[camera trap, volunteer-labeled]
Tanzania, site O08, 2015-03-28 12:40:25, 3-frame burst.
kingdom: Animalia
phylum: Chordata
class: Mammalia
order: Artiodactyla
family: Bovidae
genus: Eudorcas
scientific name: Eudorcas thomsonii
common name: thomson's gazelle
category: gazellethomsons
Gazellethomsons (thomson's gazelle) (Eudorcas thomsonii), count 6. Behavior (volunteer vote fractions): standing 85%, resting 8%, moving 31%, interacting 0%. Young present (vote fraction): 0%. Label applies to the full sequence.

======

Aim of the exercise >> Find the line that contains "order: Artiodactyla". Restate it and all lines after it exactly, ending with the final line of the data.

Solution to this exercise >>
order: Artiodactyla
family: Bovidae
genus: Eudorcas
scientific name: Eudorcas thomsonii
common name: thomson's gazelle
category: gazellethomsons
Gazellethomsons (thomson's gazelle) (Eudorcas thomsonii), count 6. Behavior (volunteer vote fractions): standing 85%, resting 8%, moving 31%, interacting 0%. Young present (vote fraction): 0%. Label applies to the full sequence.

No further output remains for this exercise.